Thursday 31 July 2008

In Praise of Bread

Bread - the one absolute staple of French cuisine.

Like most things French, bread is not just a simple matter of water, flour, yeast, and common salt - although by law these are the only ingredients allowed in the item labelled "pain".

The traditional french loaf is not the baguette, nor is it the croissant, or even the "pain a campagne", it is the boule. A round loaf, usually obtainable in two sizes, the petit boule and the boule, a good boule stays fresh a long time - essential back in the days when you made your own bread, because you don't want to have to bake every day.

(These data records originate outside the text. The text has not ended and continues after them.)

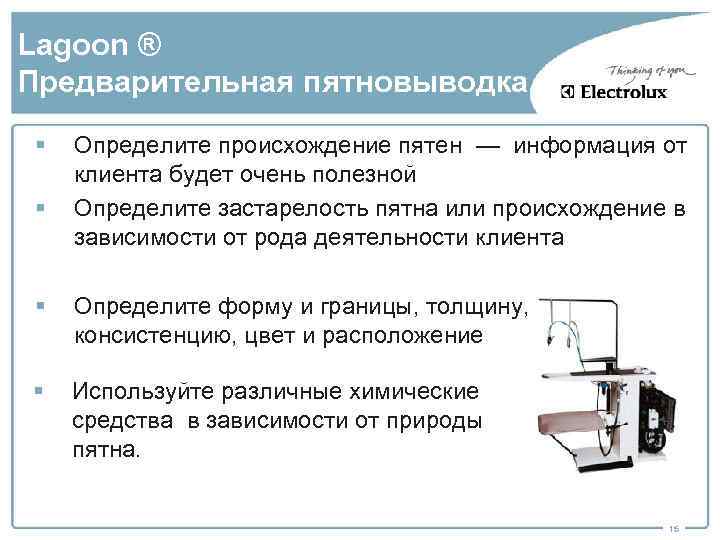 Lagoon ®
Предварительная пятновыводка

Thinking of you
Electrolux

▪ Определите происхождение пятен — информация от клиента будет очень полезной

▪ Определите застарелость пятна или происхождение в зависимости от рода деятельности клиента

▪ Определите форму и границы, толщину, консистенцию, цвет и расположение

▪ Используйте различные химические средства в зависимости от природы пятна.

15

When bread started to be baked commercially, the shops you bought the bread in were called boulangerie. (The traditional boule was naturally levened in the fashion of a sourdough rather than the modern variety using baker's yeast. Interestingly it still stays frsh quite a long time..........)

It is, though, the baguette most people think of as being the archetypal French loaf. Indeed, in some places a baguette is called a "french stick" or "french loaf". This is ironic - the all pervasive baguette only came about as the result of a technological advance made in Vienna and a law passed in 1920. In some places in france, the baguette is still known as a "vienne" (In Preuilly a vienne is the sweetened version with sultanas).

The technological advance necessary was the invention of an oven with steam injectors, perfected (or at least made reliable) in Vienna in the mid 19th century. The law was one which stated that bakers couldn't start work before 4.00, thus making it impossible to get a traditional loaf made before opening the shop for trade at 6.00. I am not sure how it is possible to make and bake a baguette from scratch in this time, nor if the law was a labour law or a law passed for the convenience of those trying to sleep.

What I do know for sure is that is is extremely difficult to stop eating good pain, fresh from the boulangerie and still warm from the oven.

This is the wrapper one of our local bakers (the small boulangerie at 4 Rue Chaumont Patin) uses to wrap bread. I guess it is the equivalent of reading the Cornflakes box.



Ken Broadhurst said...

Thanks, Simon. I never thought about boulanger and boulangerie being related to the word boule, but it makes all the sense in the world. I know the baguette is a relatively recent invention. But baguettes are good, aren't they? Much more crust as a proportion of the total bread...

Simon said...

It never ocurred to me until I was in the boulangerie one day asking for a boule...... I was worried about it being a false friend (or equivalent) so I looked it up.

Baguettes are stupendous as long as you can manage a whole one withing an hour of buying it- but a good fresh boule is a joy for a whole day.